Ce qui change pour les auditeurs
Pour quiconque en Lituanie utilisait l'un des huit annuaires pour autre chose que Sputnik, les sites cesseront de répondre en quelques jours, et le remède est celui de tout blocage de domaine dans l'UE : un résolveur DNS hors du fournisseur, ou un VPN, tous deux légaux en Lituanie et tous deux invisibles pour la méthode du régulateur. Sputnik, lui, n'a besoin ni de l'un ni de l'autre ; il lui faut un treizième annuaire, et il y en a des milliers. Cette asymétrie, une station à qui un nouveau référencement ne coûte rien face à un régulateur qui a besoin d'un cycle de surveillance et d'une décision de commission pour chaque adresse, explique pourquoi la liste grossit de dizaines d'entrées par an sans que le programme quitte jamais l'antenne.

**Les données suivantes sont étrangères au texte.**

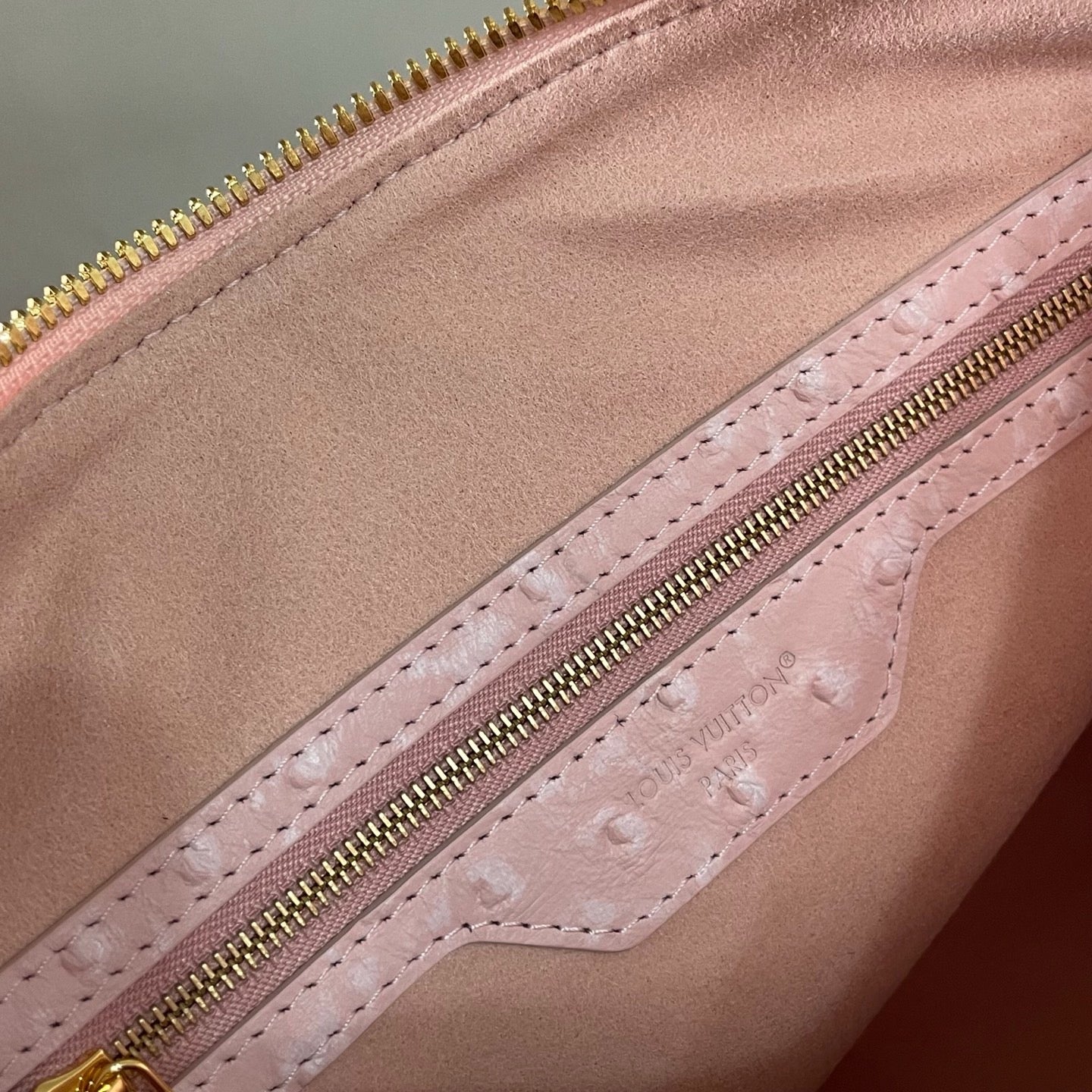 Pink Bag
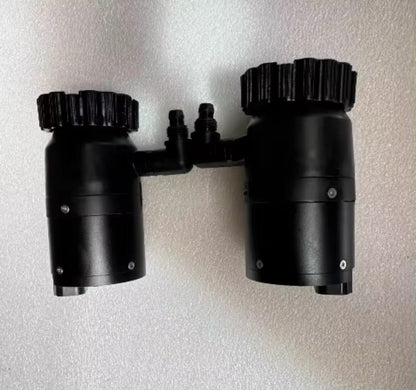 Kit de Bomba Impulsora T40 para Dron, Repuestos de Reparación, Producción Original de Fábrica, Garantía de Calidad para UAV Agrícola T40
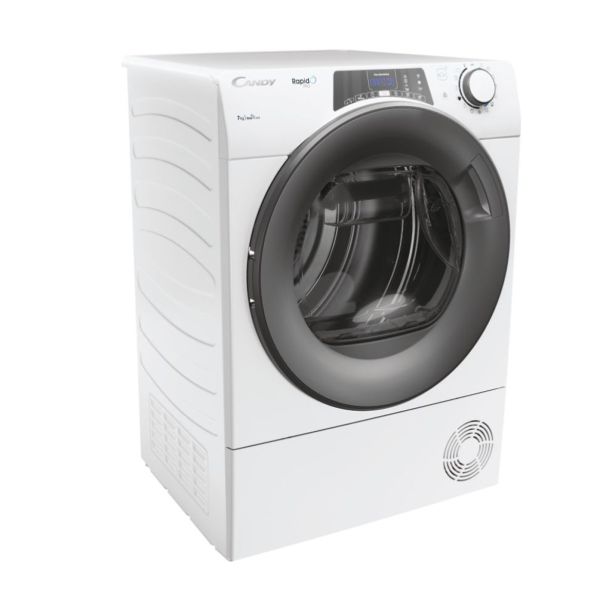 SUŠILNI STROJ CANDY RP4H7A2TRE-S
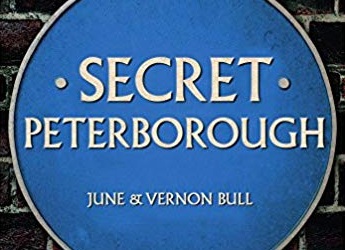 secret peterborough - june and vernon bull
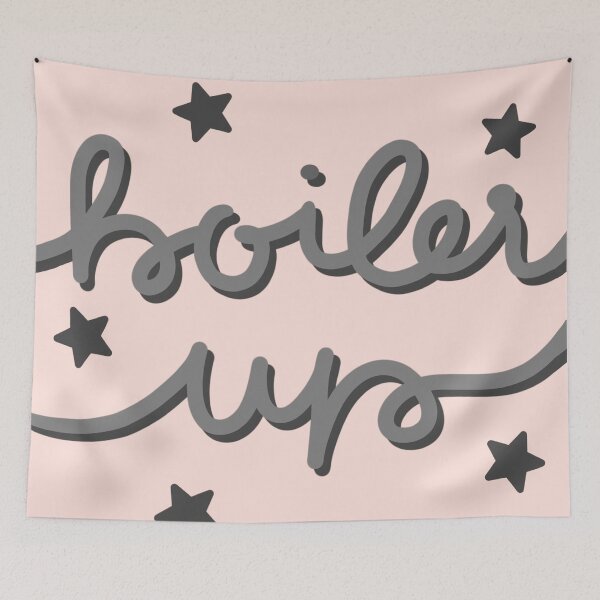 Item preview, boiler up designed and sold by breid3953.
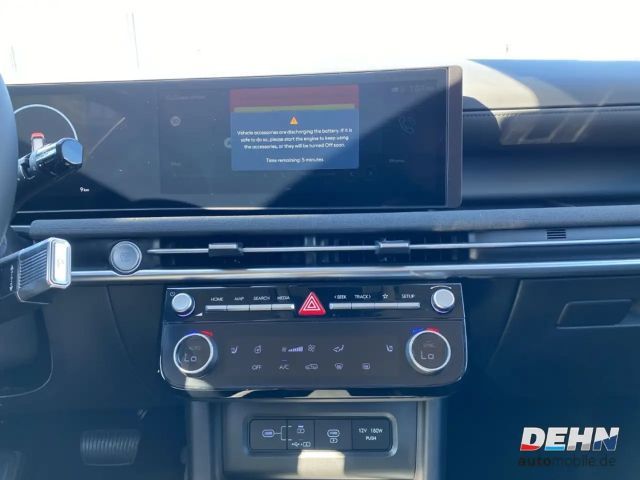 Hyundai Tucson 1.6 2WD T-GDi Trend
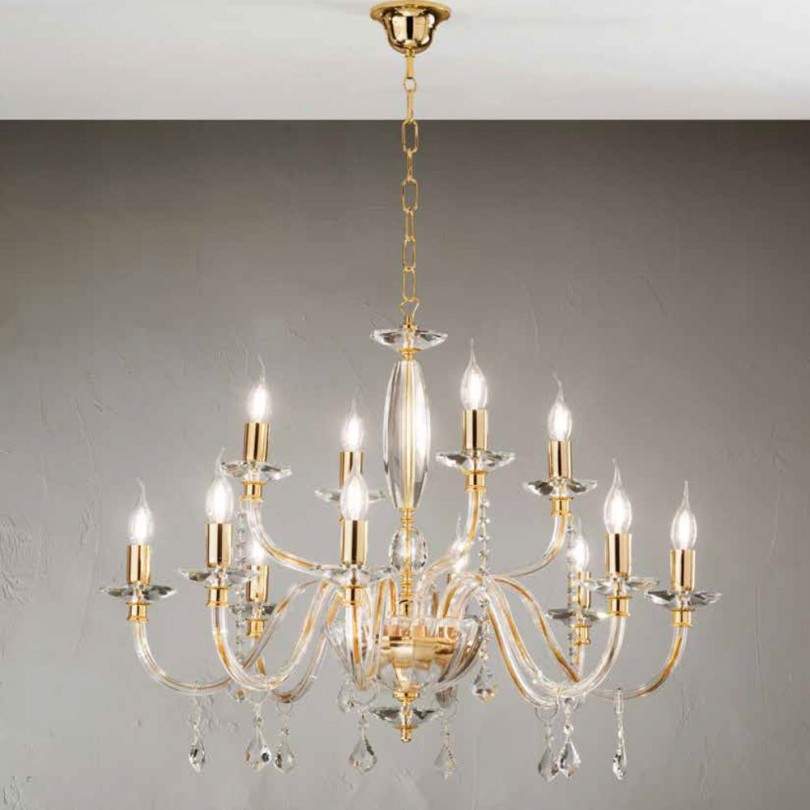 Lampadario CECILIA - Ondaluce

La moitié FM de l'histoire est plus efficace, puisqu'un brouilleur sur 87,9 MHz n'a besoin de la coopération de personne, et il est révélateur que le régulateur ouvre son propre communiqué par la fréquence radio plutôt que par les sites. La moitié internet reviendra à l'ordre du jour au prochain cycle de surveillance, et avec elle, très probablement, une nouvelle poignée d'agrégateurs qui n'ont jamais demandé à diffuser la station.